Computing the limit with a radical: $ \lim_{x\to\infty}\left(\sqrt{x^2+4x}-x\right) $

Question

I've been struggling with the below problem (I'm a Calc I student and don't know how to approach this using the skills I've developed so far):

$ \lim _{x\to \infty }\left(\sqrt{x^2+4x}-x\right) $

I've tried rewriting using the conjugate:

$ \dfrac{4x}{\sqrt{x^2+4x}+x} $

But I'm not sure how to proceed.
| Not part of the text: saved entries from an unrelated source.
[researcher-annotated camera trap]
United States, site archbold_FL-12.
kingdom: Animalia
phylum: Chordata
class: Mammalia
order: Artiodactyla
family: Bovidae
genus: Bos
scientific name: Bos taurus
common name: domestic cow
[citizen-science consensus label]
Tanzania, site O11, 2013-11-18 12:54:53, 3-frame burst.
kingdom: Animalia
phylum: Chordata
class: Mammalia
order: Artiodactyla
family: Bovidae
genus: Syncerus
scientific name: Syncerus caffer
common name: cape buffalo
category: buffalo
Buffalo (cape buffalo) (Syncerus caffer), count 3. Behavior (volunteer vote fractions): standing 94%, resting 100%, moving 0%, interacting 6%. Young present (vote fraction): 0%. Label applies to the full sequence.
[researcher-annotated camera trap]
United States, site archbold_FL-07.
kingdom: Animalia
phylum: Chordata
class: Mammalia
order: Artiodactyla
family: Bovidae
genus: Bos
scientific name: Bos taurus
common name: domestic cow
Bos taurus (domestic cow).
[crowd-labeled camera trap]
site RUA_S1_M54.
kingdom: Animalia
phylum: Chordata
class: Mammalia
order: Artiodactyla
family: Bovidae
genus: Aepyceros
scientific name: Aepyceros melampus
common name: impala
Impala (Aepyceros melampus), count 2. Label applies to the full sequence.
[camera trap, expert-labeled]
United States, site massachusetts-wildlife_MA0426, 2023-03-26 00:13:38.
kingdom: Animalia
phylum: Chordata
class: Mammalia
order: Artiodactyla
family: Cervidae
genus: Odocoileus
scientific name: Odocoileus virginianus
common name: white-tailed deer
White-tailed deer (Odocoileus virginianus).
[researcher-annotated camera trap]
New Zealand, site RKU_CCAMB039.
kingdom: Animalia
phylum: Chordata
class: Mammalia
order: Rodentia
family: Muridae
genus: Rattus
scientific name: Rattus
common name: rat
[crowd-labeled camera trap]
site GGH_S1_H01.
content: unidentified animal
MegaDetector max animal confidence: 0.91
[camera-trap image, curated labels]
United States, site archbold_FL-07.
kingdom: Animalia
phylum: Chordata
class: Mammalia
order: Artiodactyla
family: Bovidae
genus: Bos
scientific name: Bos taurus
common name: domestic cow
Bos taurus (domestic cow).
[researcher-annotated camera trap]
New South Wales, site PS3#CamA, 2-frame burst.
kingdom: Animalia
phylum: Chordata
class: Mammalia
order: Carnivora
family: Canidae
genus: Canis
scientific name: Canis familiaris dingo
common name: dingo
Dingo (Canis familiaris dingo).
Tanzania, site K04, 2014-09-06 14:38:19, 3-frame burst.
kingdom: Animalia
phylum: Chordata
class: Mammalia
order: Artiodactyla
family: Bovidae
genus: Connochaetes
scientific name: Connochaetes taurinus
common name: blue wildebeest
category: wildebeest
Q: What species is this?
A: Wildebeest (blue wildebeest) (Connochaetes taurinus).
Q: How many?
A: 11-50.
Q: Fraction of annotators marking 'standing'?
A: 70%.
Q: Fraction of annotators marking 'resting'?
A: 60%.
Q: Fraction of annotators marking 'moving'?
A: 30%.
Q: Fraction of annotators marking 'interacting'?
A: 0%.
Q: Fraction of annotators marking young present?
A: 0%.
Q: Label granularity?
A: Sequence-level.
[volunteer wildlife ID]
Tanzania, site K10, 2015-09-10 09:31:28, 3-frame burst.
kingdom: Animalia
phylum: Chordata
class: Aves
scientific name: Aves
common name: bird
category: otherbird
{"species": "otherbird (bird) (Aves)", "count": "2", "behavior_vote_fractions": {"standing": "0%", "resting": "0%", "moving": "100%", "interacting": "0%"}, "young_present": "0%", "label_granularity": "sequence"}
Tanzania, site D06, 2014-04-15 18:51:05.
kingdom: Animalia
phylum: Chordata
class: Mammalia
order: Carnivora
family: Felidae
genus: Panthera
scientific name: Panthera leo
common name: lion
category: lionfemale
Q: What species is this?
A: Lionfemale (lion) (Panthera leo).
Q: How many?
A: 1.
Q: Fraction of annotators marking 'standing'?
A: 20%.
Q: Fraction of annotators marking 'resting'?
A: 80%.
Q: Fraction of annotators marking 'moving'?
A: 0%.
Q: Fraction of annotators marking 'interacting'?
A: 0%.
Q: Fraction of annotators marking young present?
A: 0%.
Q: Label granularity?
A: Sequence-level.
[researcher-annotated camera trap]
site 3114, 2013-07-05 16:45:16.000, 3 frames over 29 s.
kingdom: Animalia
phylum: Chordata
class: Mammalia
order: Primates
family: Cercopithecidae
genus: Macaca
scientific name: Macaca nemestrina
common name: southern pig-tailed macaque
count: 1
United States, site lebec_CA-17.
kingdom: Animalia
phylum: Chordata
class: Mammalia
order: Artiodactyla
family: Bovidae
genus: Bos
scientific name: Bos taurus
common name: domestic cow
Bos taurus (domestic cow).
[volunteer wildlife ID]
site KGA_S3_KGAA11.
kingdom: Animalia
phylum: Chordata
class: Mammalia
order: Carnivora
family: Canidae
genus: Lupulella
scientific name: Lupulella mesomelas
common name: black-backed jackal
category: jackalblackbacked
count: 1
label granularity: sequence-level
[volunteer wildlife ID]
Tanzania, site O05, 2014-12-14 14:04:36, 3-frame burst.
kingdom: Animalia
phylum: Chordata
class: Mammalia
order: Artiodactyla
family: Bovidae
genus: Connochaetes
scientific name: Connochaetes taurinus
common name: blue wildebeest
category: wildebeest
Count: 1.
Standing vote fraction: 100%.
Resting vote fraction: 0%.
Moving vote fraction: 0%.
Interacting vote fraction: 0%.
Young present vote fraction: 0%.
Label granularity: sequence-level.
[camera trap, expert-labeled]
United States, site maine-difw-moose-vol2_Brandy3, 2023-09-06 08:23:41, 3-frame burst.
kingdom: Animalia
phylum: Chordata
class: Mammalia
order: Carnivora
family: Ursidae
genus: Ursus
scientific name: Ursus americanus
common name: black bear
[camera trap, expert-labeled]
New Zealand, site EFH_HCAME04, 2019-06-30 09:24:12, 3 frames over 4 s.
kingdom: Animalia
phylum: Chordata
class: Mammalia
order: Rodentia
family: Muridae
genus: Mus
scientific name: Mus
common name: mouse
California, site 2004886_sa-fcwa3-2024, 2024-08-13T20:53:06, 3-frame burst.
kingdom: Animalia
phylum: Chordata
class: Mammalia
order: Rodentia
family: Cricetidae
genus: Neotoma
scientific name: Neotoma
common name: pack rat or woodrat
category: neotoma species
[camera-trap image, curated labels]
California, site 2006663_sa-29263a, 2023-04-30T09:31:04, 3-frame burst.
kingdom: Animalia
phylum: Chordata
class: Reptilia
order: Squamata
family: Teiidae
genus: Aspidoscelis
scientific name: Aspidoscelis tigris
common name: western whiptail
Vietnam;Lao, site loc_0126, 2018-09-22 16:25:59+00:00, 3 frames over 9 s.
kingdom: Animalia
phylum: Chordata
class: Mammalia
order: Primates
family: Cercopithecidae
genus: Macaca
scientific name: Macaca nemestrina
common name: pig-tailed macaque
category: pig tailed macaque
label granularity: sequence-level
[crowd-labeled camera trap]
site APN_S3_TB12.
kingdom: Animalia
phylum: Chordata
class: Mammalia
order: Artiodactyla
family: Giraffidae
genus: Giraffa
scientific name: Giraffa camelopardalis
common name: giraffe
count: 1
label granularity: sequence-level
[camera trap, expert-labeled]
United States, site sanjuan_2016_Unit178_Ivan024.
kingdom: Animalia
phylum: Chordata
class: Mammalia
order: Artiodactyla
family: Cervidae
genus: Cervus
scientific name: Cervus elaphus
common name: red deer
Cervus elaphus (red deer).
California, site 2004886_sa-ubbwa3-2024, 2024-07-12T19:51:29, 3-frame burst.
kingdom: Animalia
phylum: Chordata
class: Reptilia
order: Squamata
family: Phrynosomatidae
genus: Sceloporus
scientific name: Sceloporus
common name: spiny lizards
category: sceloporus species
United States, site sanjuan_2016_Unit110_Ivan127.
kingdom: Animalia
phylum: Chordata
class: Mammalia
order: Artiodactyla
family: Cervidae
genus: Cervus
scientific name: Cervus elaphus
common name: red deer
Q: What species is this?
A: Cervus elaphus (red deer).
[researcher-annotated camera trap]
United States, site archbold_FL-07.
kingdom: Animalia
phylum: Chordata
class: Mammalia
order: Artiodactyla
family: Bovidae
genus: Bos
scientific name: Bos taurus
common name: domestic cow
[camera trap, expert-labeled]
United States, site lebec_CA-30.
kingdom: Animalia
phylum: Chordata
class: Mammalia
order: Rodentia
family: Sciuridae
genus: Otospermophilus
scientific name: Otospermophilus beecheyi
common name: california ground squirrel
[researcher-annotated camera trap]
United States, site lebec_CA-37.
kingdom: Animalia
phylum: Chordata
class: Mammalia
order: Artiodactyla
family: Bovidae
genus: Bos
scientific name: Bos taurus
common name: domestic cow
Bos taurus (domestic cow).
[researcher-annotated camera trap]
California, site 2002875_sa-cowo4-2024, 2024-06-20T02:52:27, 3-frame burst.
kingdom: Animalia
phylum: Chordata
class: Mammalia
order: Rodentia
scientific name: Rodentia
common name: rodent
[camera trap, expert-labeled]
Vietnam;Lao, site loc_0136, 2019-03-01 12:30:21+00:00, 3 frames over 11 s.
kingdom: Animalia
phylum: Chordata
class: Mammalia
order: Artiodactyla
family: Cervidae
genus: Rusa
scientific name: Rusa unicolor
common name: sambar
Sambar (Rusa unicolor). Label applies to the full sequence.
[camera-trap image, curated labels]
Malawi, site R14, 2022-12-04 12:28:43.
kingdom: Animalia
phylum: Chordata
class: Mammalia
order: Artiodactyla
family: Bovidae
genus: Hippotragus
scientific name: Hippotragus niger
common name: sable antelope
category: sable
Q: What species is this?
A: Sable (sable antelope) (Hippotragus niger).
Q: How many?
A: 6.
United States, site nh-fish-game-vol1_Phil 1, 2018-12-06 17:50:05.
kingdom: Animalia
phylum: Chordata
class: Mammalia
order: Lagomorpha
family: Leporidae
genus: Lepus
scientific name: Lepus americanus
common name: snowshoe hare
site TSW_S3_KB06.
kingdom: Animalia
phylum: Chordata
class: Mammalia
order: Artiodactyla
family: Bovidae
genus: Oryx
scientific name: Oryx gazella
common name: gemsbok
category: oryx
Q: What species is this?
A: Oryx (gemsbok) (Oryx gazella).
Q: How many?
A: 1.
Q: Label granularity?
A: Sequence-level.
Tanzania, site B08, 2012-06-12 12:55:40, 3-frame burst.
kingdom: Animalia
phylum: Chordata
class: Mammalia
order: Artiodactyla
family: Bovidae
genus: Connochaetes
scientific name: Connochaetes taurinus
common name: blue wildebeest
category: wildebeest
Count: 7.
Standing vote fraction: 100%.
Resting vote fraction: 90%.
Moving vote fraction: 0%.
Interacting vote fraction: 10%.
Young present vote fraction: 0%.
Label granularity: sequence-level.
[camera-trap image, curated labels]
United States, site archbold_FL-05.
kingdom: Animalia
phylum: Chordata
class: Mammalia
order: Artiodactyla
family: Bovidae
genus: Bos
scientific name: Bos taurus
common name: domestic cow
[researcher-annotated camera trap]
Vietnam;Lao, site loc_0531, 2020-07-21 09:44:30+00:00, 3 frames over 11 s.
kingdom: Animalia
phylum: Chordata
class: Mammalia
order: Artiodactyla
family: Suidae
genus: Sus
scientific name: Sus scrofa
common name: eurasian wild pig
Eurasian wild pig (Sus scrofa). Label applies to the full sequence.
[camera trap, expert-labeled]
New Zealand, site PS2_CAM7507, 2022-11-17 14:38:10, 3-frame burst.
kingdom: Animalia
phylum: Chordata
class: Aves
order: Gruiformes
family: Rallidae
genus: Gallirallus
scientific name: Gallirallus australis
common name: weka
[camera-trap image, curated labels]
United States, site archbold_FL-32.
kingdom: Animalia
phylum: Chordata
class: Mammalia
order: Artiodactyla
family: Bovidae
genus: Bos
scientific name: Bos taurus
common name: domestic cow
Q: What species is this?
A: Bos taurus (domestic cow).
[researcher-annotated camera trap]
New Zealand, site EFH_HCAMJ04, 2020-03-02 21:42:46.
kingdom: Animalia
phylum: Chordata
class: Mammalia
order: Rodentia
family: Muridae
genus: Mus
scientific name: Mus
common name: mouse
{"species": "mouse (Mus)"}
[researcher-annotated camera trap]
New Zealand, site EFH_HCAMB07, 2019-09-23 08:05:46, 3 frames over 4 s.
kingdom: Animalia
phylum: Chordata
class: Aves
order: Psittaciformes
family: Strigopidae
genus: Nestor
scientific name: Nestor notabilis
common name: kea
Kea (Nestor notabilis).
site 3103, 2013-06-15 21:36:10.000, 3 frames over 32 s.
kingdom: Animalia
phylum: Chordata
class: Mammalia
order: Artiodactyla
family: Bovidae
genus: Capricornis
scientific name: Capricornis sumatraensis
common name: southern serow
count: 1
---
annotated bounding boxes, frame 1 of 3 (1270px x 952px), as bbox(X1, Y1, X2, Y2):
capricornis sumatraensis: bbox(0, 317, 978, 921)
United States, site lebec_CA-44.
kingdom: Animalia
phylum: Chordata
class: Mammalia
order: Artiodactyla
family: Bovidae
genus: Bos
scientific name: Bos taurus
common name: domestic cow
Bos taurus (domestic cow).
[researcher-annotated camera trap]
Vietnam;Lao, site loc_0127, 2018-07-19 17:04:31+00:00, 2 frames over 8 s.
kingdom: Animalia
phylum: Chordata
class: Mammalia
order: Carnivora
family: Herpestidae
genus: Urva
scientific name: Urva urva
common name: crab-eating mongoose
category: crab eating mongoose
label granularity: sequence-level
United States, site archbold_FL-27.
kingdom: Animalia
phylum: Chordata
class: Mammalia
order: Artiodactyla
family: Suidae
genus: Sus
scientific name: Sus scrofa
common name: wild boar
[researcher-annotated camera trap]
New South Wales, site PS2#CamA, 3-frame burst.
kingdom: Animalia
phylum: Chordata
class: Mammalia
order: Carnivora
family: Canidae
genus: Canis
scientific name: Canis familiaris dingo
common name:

Writing the part of the denominator that is under the radical as a power of $ \frac{1}{2} $ is the only thing I can think of, but what emerges is really messy algebraically and I still don't know how to find the limit from there.

Answer 1

Hint: $$ \frac{4x}{\sqrt{x^2+4x}+x} =\frac{4x}{x\sqrt{1+4/x}+x}=\frac{4}{\sqrt{1+4/x}+1}$$

Note, that after taking $x$ out of the root we should have to use $|x|$ but as $x > 0$ it is the same as $x$.

Answer 2

Continuing from where you left

$$ \lim_{x \rightarrow \infty} \frac{4x}{\sqrt{x^2+4x}+x}=\lim_{x \rightarrow \infty} \frac{4}{\sqrt{1+\frac{4}{x}}+1}=2$$

Answer 3

When $x$ tends to $+\infty$, simply use equivalents:

$x^2+4x\sim_{+\infty} x^2$, hence $\sqrt{x^2+4x}\sim_{+\infty} \sqrt{x^2}=x$, which means $$\sqrt{x^2+4x}=x+o(x),\quad\text{hence}\quad\sqrt{x^2+4x}+x=2x+o(x),$$so the fraction is $$ \frac{4x}{\sqrt{x^2+4x}+x}=\frac{4x}{2x+o(x)}=\frac 2{1+o(1)}\to 2. $$

When $x$ tends to $-\infty$, $\sqrt{x^2+4x}\sim_{-\infty} \sqrt{x^2}=\lvert x\rvert$, so (we may suppose $x<0$): $$\sqrt{x^2+4x}=\lvert x\rvert+o(\lvert x\rvert)-x=2\lvert x\rvert+o(\lvert x\rvert)\sim_{-\infty}2\lvert x\rvert\to+\infty.$$

Answer 4

$$ \frac{4x}{\sqrt{x^2+4x}+x} =\frac{4x}{|x|\sqrt{1+4/x}+x}$$ Then $$\lim_{x \rightarrow +\infty} \frac{4x}{\sqrt{x^2+4x}+x}=\lim_{x \rightarrow +\infty}\frac{4x}{|x|\sqrt{1+4/x}+x}=\frac{4}{1+1}=2$$

$$\lim_{x \rightarrow -\infty} \frac{4x}{\sqrt{x^2+4x}+x}=\lim_{x \rightarrow -\infty}\frac{4x}{|x|\sqrt{1+4/x}+x}=\frac{4}{1-1}=+\infty$$

Answer 5

A good trick for solving limits when you get

$$\lim{f(x)}=\frac{'\infty'}{\infty}$$

Or

$$\lim{f(x)}=\frac{'0'}{0}$$

Is to divide the numerator and denominator by the highest power of $x$. In your case, the highest power is one so you divide top and bottom by $x$ (which is essentially just multiplying by 1).